» **Your goal**
A faithful copy of the data is the goal; set it down exactly, without the images.

» **Extracted records**
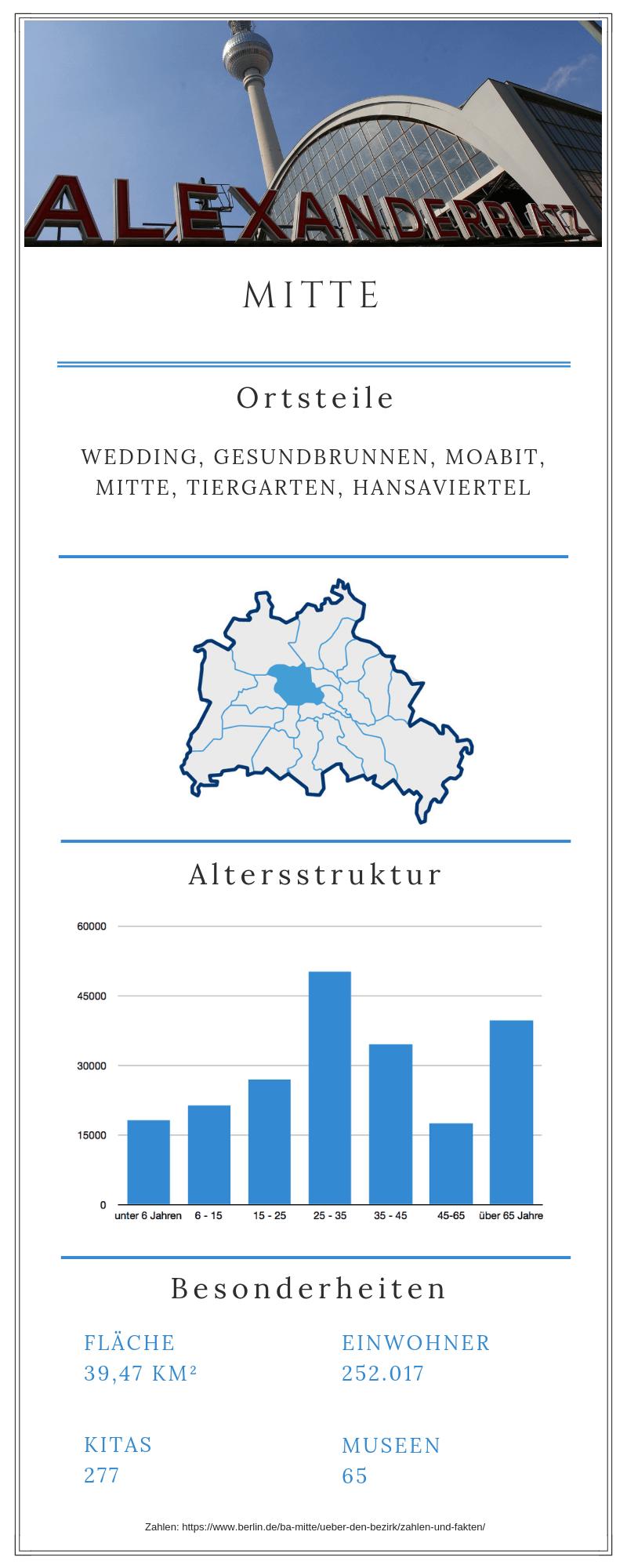 Grafische Darstellung zum Berliner Bezirk Mitte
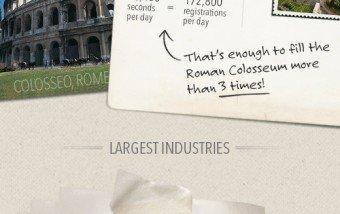 LinkedIn: 200 millones de usuarios. #socialmedia #empleo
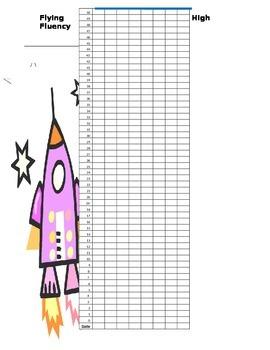 DIBELS Fluency Graph 1-50wpm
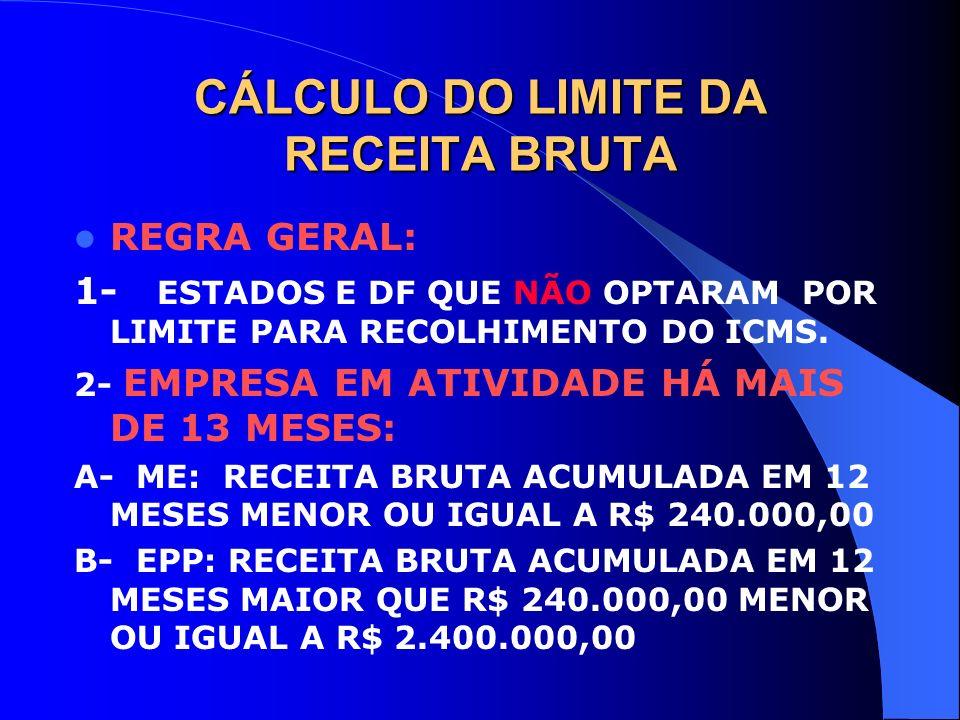 CÁLCULO DO LIMITE DA RECEITA BRUTA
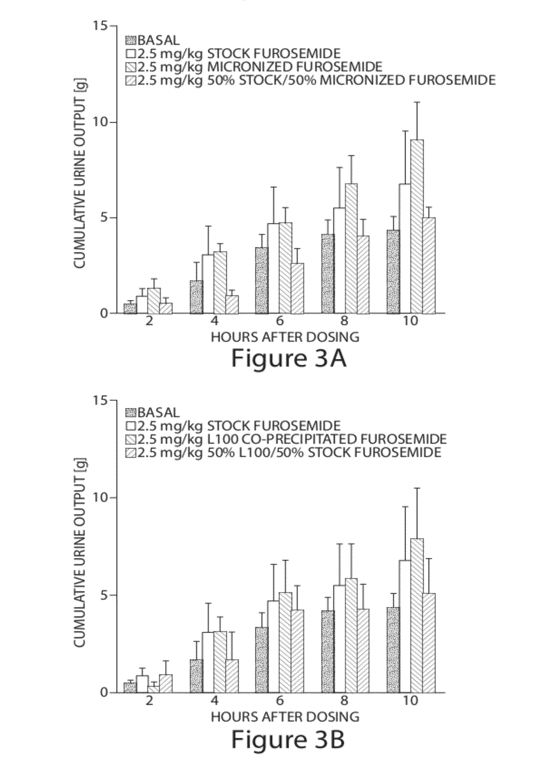 chloroquine phosphate flukes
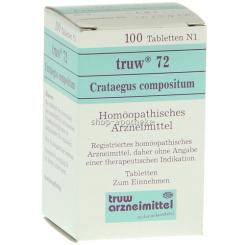 Composita Truw 72 Crataegus Tabl.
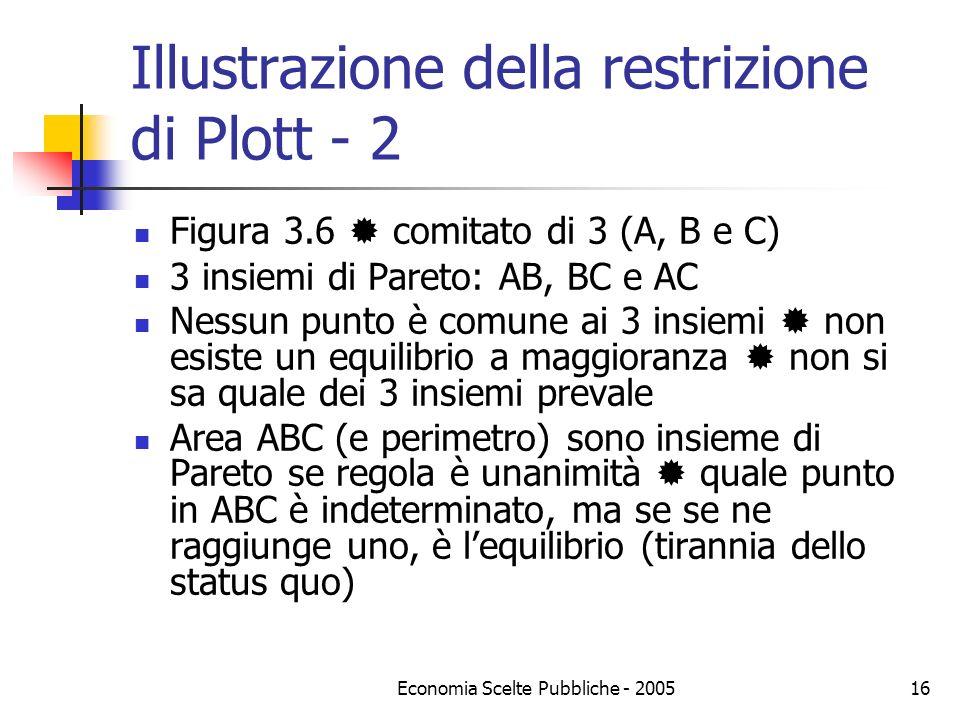 Illustrazione della restrizione di Plott - 2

» **Response area**
 Grafische Darstellung zum Berliner Bezirk Mitte
 LinkedIn: 200 millones de usuarios. #socialmedia #empleo
 DIBELS Fluency Graph 1-50wpm
 CÁLCULO DO LIMITE DA RECEITA BRUTA
 chloroquine phosphate flukes
 Composita Truw 72 Crataegus Tabl.
 Illustrazione della restrizione di Plott - 2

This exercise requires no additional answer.